Published on July 19, 2022 |
Harold Aukema, Ph.D., University of Manitoba (Co-Funded by PKD Foundation of Canada)
How did you first get involved in PKD research?
Harold Aukema: When I was a graduate student, our lab acquired one of the first models of PKD and I was excited about the potential of diet to have an impact on disease progression. So, when given the opportunity to work on a diet and PKD study in these mice, I jumped at it and I’ve been working in PKD research off and on ever since.
What are you working on currently?
Harold Aukema: I’m currently working on a project that was recently funded by the PKD Foundation and the PKD Foundation of Canada on the effect of whole foods compared to processed foods, and plant-based compared to animal-based foods on progression of kidney disease in models of PKD. Interestingly, one of the models we are using is the same one I started my research on.
What would you like the patient community to know about your research?

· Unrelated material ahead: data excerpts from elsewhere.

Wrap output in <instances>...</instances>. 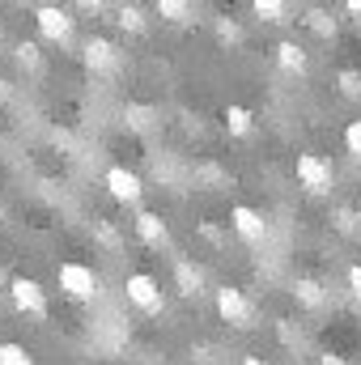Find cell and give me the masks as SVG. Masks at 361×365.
I'll list each match as a JSON object with an SVG mask.
<instances>
[{
    "mask_svg": "<svg viewBox=\"0 0 361 365\" xmlns=\"http://www.w3.org/2000/svg\"><path fill=\"white\" fill-rule=\"evenodd\" d=\"M60 289H64L73 302H93V297L102 293V280H98L93 268L77 264V259H68V264H60Z\"/></svg>",
    "mask_w": 361,
    "mask_h": 365,
    "instance_id": "6da1fadb",
    "label": "cell"
},
{
    "mask_svg": "<svg viewBox=\"0 0 361 365\" xmlns=\"http://www.w3.org/2000/svg\"><path fill=\"white\" fill-rule=\"evenodd\" d=\"M34 26H39V34L47 43H60V47L73 43V13L60 9V4H39L34 9Z\"/></svg>",
    "mask_w": 361,
    "mask_h": 365,
    "instance_id": "7a4b0ae2",
    "label": "cell"
},
{
    "mask_svg": "<svg viewBox=\"0 0 361 365\" xmlns=\"http://www.w3.org/2000/svg\"><path fill=\"white\" fill-rule=\"evenodd\" d=\"M123 289H128V302H132L141 314H162L166 297H162V284H158V280H153L149 272H132Z\"/></svg>",
    "mask_w": 361,
    "mask_h": 365,
    "instance_id": "3957f363",
    "label": "cell"
},
{
    "mask_svg": "<svg viewBox=\"0 0 361 365\" xmlns=\"http://www.w3.org/2000/svg\"><path fill=\"white\" fill-rule=\"evenodd\" d=\"M9 302H13L21 314H30V319H47V289H43L39 280H30V276H17V280L9 284Z\"/></svg>",
    "mask_w": 361,
    "mask_h": 365,
    "instance_id": "277c9868",
    "label": "cell"
},
{
    "mask_svg": "<svg viewBox=\"0 0 361 365\" xmlns=\"http://www.w3.org/2000/svg\"><path fill=\"white\" fill-rule=\"evenodd\" d=\"M298 182L310 195H327L332 191V162L319 153H298Z\"/></svg>",
    "mask_w": 361,
    "mask_h": 365,
    "instance_id": "5b68a950",
    "label": "cell"
},
{
    "mask_svg": "<svg viewBox=\"0 0 361 365\" xmlns=\"http://www.w3.org/2000/svg\"><path fill=\"white\" fill-rule=\"evenodd\" d=\"M230 225H234V234H238L243 242H251V247H260V242L268 238V221H264V212H255L251 204H234V208H230Z\"/></svg>",
    "mask_w": 361,
    "mask_h": 365,
    "instance_id": "8992f818",
    "label": "cell"
},
{
    "mask_svg": "<svg viewBox=\"0 0 361 365\" xmlns=\"http://www.w3.org/2000/svg\"><path fill=\"white\" fill-rule=\"evenodd\" d=\"M217 314H221L225 323H234V327H251V319H255L247 293L234 289V284H221V289H217Z\"/></svg>",
    "mask_w": 361,
    "mask_h": 365,
    "instance_id": "52a82bcc",
    "label": "cell"
},
{
    "mask_svg": "<svg viewBox=\"0 0 361 365\" xmlns=\"http://www.w3.org/2000/svg\"><path fill=\"white\" fill-rule=\"evenodd\" d=\"M106 191H111V200H119V204H141V195H145V182L136 170H128V166H111L106 170Z\"/></svg>",
    "mask_w": 361,
    "mask_h": 365,
    "instance_id": "ba28073f",
    "label": "cell"
},
{
    "mask_svg": "<svg viewBox=\"0 0 361 365\" xmlns=\"http://www.w3.org/2000/svg\"><path fill=\"white\" fill-rule=\"evenodd\" d=\"M86 68L98 73V77H106V73L119 68V51H115L111 38H90V43H86Z\"/></svg>",
    "mask_w": 361,
    "mask_h": 365,
    "instance_id": "9c48e42d",
    "label": "cell"
},
{
    "mask_svg": "<svg viewBox=\"0 0 361 365\" xmlns=\"http://www.w3.org/2000/svg\"><path fill=\"white\" fill-rule=\"evenodd\" d=\"M272 56H276V64H280L285 73H293V77H302V73L310 68V56H306V47H302V43H293V38L276 43V47H272Z\"/></svg>",
    "mask_w": 361,
    "mask_h": 365,
    "instance_id": "30bf717a",
    "label": "cell"
},
{
    "mask_svg": "<svg viewBox=\"0 0 361 365\" xmlns=\"http://www.w3.org/2000/svg\"><path fill=\"white\" fill-rule=\"evenodd\" d=\"M136 234H141V242H149V247H166V242H171V230H166V221H162L158 212H136Z\"/></svg>",
    "mask_w": 361,
    "mask_h": 365,
    "instance_id": "8fae6325",
    "label": "cell"
},
{
    "mask_svg": "<svg viewBox=\"0 0 361 365\" xmlns=\"http://www.w3.org/2000/svg\"><path fill=\"white\" fill-rule=\"evenodd\" d=\"M175 284H179L183 297H200L204 293V272L191 259H175Z\"/></svg>",
    "mask_w": 361,
    "mask_h": 365,
    "instance_id": "7c38bea8",
    "label": "cell"
},
{
    "mask_svg": "<svg viewBox=\"0 0 361 365\" xmlns=\"http://www.w3.org/2000/svg\"><path fill=\"white\" fill-rule=\"evenodd\" d=\"M293 297H298V306H306V310H323V302H327V293H323V284H319L315 276H298Z\"/></svg>",
    "mask_w": 361,
    "mask_h": 365,
    "instance_id": "4fadbf2b",
    "label": "cell"
},
{
    "mask_svg": "<svg viewBox=\"0 0 361 365\" xmlns=\"http://www.w3.org/2000/svg\"><path fill=\"white\" fill-rule=\"evenodd\" d=\"M251 123H255V115H251L247 106H225V128H230V136H251Z\"/></svg>",
    "mask_w": 361,
    "mask_h": 365,
    "instance_id": "5bb4252c",
    "label": "cell"
},
{
    "mask_svg": "<svg viewBox=\"0 0 361 365\" xmlns=\"http://www.w3.org/2000/svg\"><path fill=\"white\" fill-rule=\"evenodd\" d=\"M251 9H255V17H260V21H272V26L289 21V4H280V0H255Z\"/></svg>",
    "mask_w": 361,
    "mask_h": 365,
    "instance_id": "9a60e30c",
    "label": "cell"
},
{
    "mask_svg": "<svg viewBox=\"0 0 361 365\" xmlns=\"http://www.w3.org/2000/svg\"><path fill=\"white\" fill-rule=\"evenodd\" d=\"M158 17L183 26V21H191V4H187V0H158Z\"/></svg>",
    "mask_w": 361,
    "mask_h": 365,
    "instance_id": "2e32d148",
    "label": "cell"
},
{
    "mask_svg": "<svg viewBox=\"0 0 361 365\" xmlns=\"http://www.w3.org/2000/svg\"><path fill=\"white\" fill-rule=\"evenodd\" d=\"M119 26H123L128 34H141V30H145V9H141V4H123V9H119Z\"/></svg>",
    "mask_w": 361,
    "mask_h": 365,
    "instance_id": "e0dca14e",
    "label": "cell"
},
{
    "mask_svg": "<svg viewBox=\"0 0 361 365\" xmlns=\"http://www.w3.org/2000/svg\"><path fill=\"white\" fill-rule=\"evenodd\" d=\"M306 26H310L319 38H336V21H332L323 9H310V13H306Z\"/></svg>",
    "mask_w": 361,
    "mask_h": 365,
    "instance_id": "ac0fdd59",
    "label": "cell"
},
{
    "mask_svg": "<svg viewBox=\"0 0 361 365\" xmlns=\"http://www.w3.org/2000/svg\"><path fill=\"white\" fill-rule=\"evenodd\" d=\"M0 365H34V357L21 349V344H13V340H4L0 344Z\"/></svg>",
    "mask_w": 361,
    "mask_h": 365,
    "instance_id": "d6986e66",
    "label": "cell"
},
{
    "mask_svg": "<svg viewBox=\"0 0 361 365\" xmlns=\"http://www.w3.org/2000/svg\"><path fill=\"white\" fill-rule=\"evenodd\" d=\"M336 86H340V93H345V98H361V73H357V68H340Z\"/></svg>",
    "mask_w": 361,
    "mask_h": 365,
    "instance_id": "ffe728a7",
    "label": "cell"
},
{
    "mask_svg": "<svg viewBox=\"0 0 361 365\" xmlns=\"http://www.w3.org/2000/svg\"><path fill=\"white\" fill-rule=\"evenodd\" d=\"M217 38H221L225 47L243 43V30H238V21H230V17H217Z\"/></svg>",
    "mask_w": 361,
    "mask_h": 365,
    "instance_id": "44dd1931",
    "label": "cell"
},
{
    "mask_svg": "<svg viewBox=\"0 0 361 365\" xmlns=\"http://www.w3.org/2000/svg\"><path fill=\"white\" fill-rule=\"evenodd\" d=\"M345 149H349V153L361 162V119H353V123L345 128Z\"/></svg>",
    "mask_w": 361,
    "mask_h": 365,
    "instance_id": "7402d4cb",
    "label": "cell"
},
{
    "mask_svg": "<svg viewBox=\"0 0 361 365\" xmlns=\"http://www.w3.org/2000/svg\"><path fill=\"white\" fill-rule=\"evenodd\" d=\"M17 64L21 68H39V43H17Z\"/></svg>",
    "mask_w": 361,
    "mask_h": 365,
    "instance_id": "603a6c76",
    "label": "cell"
},
{
    "mask_svg": "<svg viewBox=\"0 0 361 365\" xmlns=\"http://www.w3.org/2000/svg\"><path fill=\"white\" fill-rule=\"evenodd\" d=\"M93 234H98V242H102V247H111V251L119 247V234H115L106 221H98V225H93Z\"/></svg>",
    "mask_w": 361,
    "mask_h": 365,
    "instance_id": "cb8c5ba5",
    "label": "cell"
},
{
    "mask_svg": "<svg viewBox=\"0 0 361 365\" xmlns=\"http://www.w3.org/2000/svg\"><path fill=\"white\" fill-rule=\"evenodd\" d=\"M349 293L361 302V264H353V268H349Z\"/></svg>",
    "mask_w": 361,
    "mask_h": 365,
    "instance_id": "d4e9b609",
    "label": "cell"
},
{
    "mask_svg": "<svg viewBox=\"0 0 361 365\" xmlns=\"http://www.w3.org/2000/svg\"><path fill=\"white\" fill-rule=\"evenodd\" d=\"M336 221H340V230H353V225H357V212H353V208H340Z\"/></svg>",
    "mask_w": 361,
    "mask_h": 365,
    "instance_id": "484cf974",
    "label": "cell"
},
{
    "mask_svg": "<svg viewBox=\"0 0 361 365\" xmlns=\"http://www.w3.org/2000/svg\"><path fill=\"white\" fill-rule=\"evenodd\" d=\"M200 234H204V238H208V242H221V230H217V225H208V221H204V225H200Z\"/></svg>",
    "mask_w": 361,
    "mask_h": 365,
    "instance_id": "4316f807",
    "label": "cell"
},
{
    "mask_svg": "<svg viewBox=\"0 0 361 365\" xmlns=\"http://www.w3.org/2000/svg\"><path fill=\"white\" fill-rule=\"evenodd\" d=\"M319 365H349V361H345V357H336V353H323V357H319Z\"/></svg>",
    "mask_w": 361,
    "mask_h": 365,
    "instance_id": "83f0119b",
    "label": "cell"
},
{
    "mask_svg": "<svg viewBox=\"0 0 361 365\" xmlns=\"http://www.w3.org/2000/svg\"><path fill=\"white\" fill-rule=\"evenodd\" d=\"M9 98H13V90H9V81L0 77V106H9Z\"/></svg>",
    "mask_w": 361,
    "mask_h": 365,
    "instance_id": "f1b7e54d",
    "label": "cell"
},
{
    "mask_svg": "<svg viewBox=\"0 0 361 365\" xmlns=\"http://www.w3.org/2000/svg\"><path fill=\"white\" fill-rule=\"evenodd\" d=\"M345 9H349V13H353V17H361V0H349V4H345Z\"/></svg>",
    "mask_w": 361,
    "mask_h": 365,
    "instance_id": "f546056e",
    "label": "cell"
},
{
    "mask_svg": "<svg viewBox=\"0 0 361 365\" xmlns=\"http://www.w3.org/2000/svg\"><path fill=\"white\" fill-rule=\"evenodd\" d=\"M243 365H268L264 357H243Z\"/></svg>",
    "mask_w": 361,
    "mask_h": 365,
    "instance_id": "4dcf8cb0",
    "label": "cell"
}]
</instances>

Harold Aukema: I’m grateful for the opportunity given by the PKD Foundations to study this topic and believe that our results will provide pre-clinical data (it will still need to be tested in people) of whether individuals with PKD should consume more whole foods or more plant-based foods. There is much interest in this, but direct proof in PKD is still missing.

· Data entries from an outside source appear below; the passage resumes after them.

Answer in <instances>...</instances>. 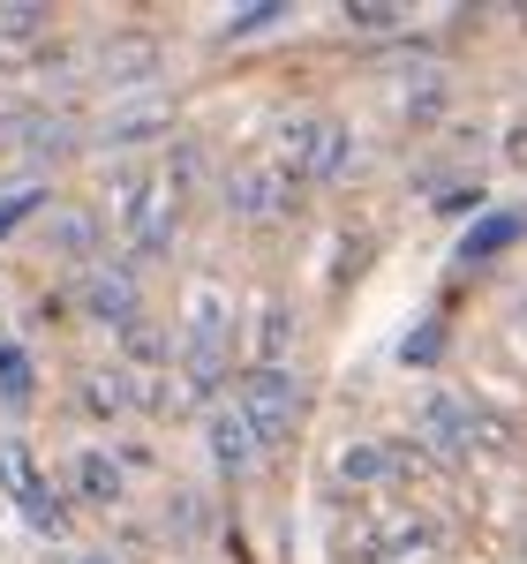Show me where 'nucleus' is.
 Instances as JSON below:
<instances>
[{
  "mask_svg": "<svg viewBox=\"0 0 527 564\" xmlns=\"http://www.w3.org/2000/svg\"><path fill=\"white\" fill-rule=\"evenodd\" d=\"M226 361H234V302L212 271L189 279V302H181V384L196 391H219Z\"/></svg>",
  "mask_w": 527,
  "mask_h": 564,
  "instance_id": "1",
  "label": "nucleus"
},
{
  "mask_svg": "<svg viewBox=\"0 0 527 564\" xmlns=\"http://www.w3.org/2000/svg\"><path fill=\"white\" fill-rule=\"evenodd\" d=\"M354 159V143L340 121H287L279 129V174L287 181H340Z\"/></svg>",
  "mask_w": 527,
  "mask_h": 564,
  "instance_id": "2",
  "label": "nucleus"
},
{
  "mask_svg": "<svg viewBox=\"0 0 527 564\" xmlns=\"http://www.w3.org/2000/svg\"><path fill=\"white\" fill-rule=\"evenodd\" d=\"M422 550H430V520H415L392 497H369V512H362V557L392 564V557H422Z\"/></svg>",
  "mask_w": 527,
  "mask_h": 564,
  "instance_id": "3",
  "label": "nucleus"
},
{
  "mask_svg": "<svg viewBox=\"0 0 527 564\" xmlns=\"http://www.w3.org/2000/svg\"><path fill=\"white\" fill-rule=\"evenodd\" d=\"M294 399L302 391H294L287 369H249L241 377V414L257 422V444H279V436L294 430Z\"/></svg>",
  "mask_w": 527,
  "mask_h": 564,
  "instance_id": "4",
  "label": "nucleus"
},
{
  "mask_svg": "<svg viewBox=\"0 0 527 564\" xmlns=\"http://www.w3.org/2000/svg\"><path fill=\"white\" fill-rule=\"evenodd\" d=\"M0 481H8V497L23 505V520H31V527H45V534H61V505L45 497V481L31 475V452H23L15 436L0 444Z\"/></svg>",
  "mask_w": 527,
  "mask_h": 564,
  "instance_id": "5",
  "label": "nucleus"
},
{
  "mask_svg": "<svg viewBox=\"0 0 527 564\" xmlns=\"http://www.w3.org/2000/svg\"><path fill=\"white\" fill-rule=\"evenodd\" d=\"M287 204H294L287 174H234L226 181V212H241V218H271V212H287Z\"/></svg>",
  "mask_w": 527,
  "mask_h": 564,
  "instance_id": "6",
  "label": "nucleus"
},
{
  "mask_svg": "<svg viewBox=\"0 0 527 564\" xmlns=\"http://www.w3.org/2000/svg\"><path fill=\"white\" fill-rule=\"evenodd\" d=\"M204 430H212V459H219L226 475L257 452V422L241 414V399H234V406H212V422H204Z\"/></svg>",
  "mask_w": 527,
  "mask_h": 564,
  "instance_id": "7",
  "label": "nucleus"
},
{
  "mask_svg": "<svg viewBox=\"0 0 527 564\" xmlns=\"http://www.w3.org/2000/svg\"><path fill=\"white\" fill-rule=\"evenodd\" d=\"M84 302H90V316H106V324H121V332L136 324V286L121 279V271H90Z\"/></svg>",
  "mask_w": 527,
  "mask_h": 564,
  "instance_id": "8",
  "label": "nucleus"
},
{
  "mask_svg": "<svg viewBox=\"0 0 527 564\" xmlns=\"http://www.w3.org/2000/svg\"><path fill=\"white\" fill-rule=\"evenodd\" d=\"M39 39H45V15H39V8H0V68L31 61Z\"/></svg>",
  "mask_w": 527,
  "mask_h": 564,
  "instance_id": "9",
  "label": "nucleus"
},
{
  "mask_svg": "<svg viewBox=\"0 0 527 564\" xmlns=\"http://www.w3.org/2000/svg\"><path fill=\"white\" fill-rule=\"evenodd\" d=\"M422 430L438 452H467V430H475V406H460V399H430L422 406Z\"/></svg>",
  "mask_w": 527,
  "mask_h": 564,
  "instance_id": "10",
  "label": "nucleus"
},
{
  "mask_svg": "<svg viewBox=\"0 0 527 564\" xmlns=\"http://www.w3.org/2000/svg\"><path fill=\"white\" fill-rule=\"evenodd\" d=\"M392 467H399L392 444H347V452H340V481H347V489H385Z\"/></svg>",
  "mask_w": 527,
  "mask_h": 564,
  "instance_id": "11",
  "label": "nucleus"
},
{
  "mask_svg": "<svg viewBox=\"0 0 527 564\" xmlns=\"http://www.w3.org/2000/svg\"><path fill=\"white\" fill-rule=\"evenodd\" d=\"M76 489H84V505H114V497H121V467H114L106 452H84V459H76Z\"/></svg>",
  "mask_w": 527,
  "mask_h": 564,
  "instance_id": "12",
  "label": "nucleus"
},
{
  "mask_svg": "<svg viewBox=\"0 0 527 564\" xmlns=\"http://www.w3.org/2000/svg\"><path fill=\"white\" fill-rule=\"evenodd\" d=\"M287 354V302H257V369H279Z\"/></svg>",
  "mask_w": 527,
  "mask_h": 564,
  "instance_id": "13",
  "label": "nucleus"
},
{
  "mask_svg": "<svg viewBox=\"0 0 527 564\" xmlns=\"http://www.w3.org/2000/svg\"><path fill=\"white\" fill-rule=\"evenodd\" d=\"M0 399L8 406H31V361H23L15 339H0Z\"/></svg>",
  "mask_w": 527,
  "mask_h": 564,
  "instance_id": "14",
  "label": "nucleus"
},
{
  "mask_svg": "<svg viewBox=\"0 0 527 564\" xmlns=\"http://www.w3.org/2000/svg\"><path fill=\"white\" fill-rule=\"evenodd\" d=\"M513 234H520V218L497 212V218H483V226L467 234V249H475V257H490V249H497V241H513Z\"/></svg>",
  "mask_w": 527,
  "mask_h": 564,
  "instance_id": "15",
  "label": "nucleus"
},
{
  "mask_svg": "<svg viewBox=\"0 0 527 564\" xmlns=\"http://www.w3.org/2000/svg\"><path fill=\"white\" fill-rule=\"evenodd\" d=\"M143 61H151V39H121V45H106V68H114V76H143Z\"/></svg>",
  "mask_w": 527,
  "mask_h": 564,
  "instance_id": "16",
  "label": "nucleus"
},
{
  "mask_svg": "<svg viewBox=\"0 0 527 564\" xmlns=\"http://www.w3.org/2000/svg\"><path fill=\"white\" fill-rule=\"evenodd\" d=\"M31 212V188H15V196H8V204H0V234H8V226H15V218Z\"/></svg>",
  "mask_w": 527,
  "mask_h": 564,
  "instance_id": "17",
  "label": "nucleus"
}]
</instances>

Do you have a personal connection to PKD?
Harold Aukema: No, it started as an interesting research question and the interest has stayed with me ever since.
What excites you most about this research?
Harold Aukema: I believe that no matter the results, it will help guide future dietary recommendations for PKD.
What are some of your personal interests outside of research?
Harold Aukema: Reading, hiking, traveling, cycling.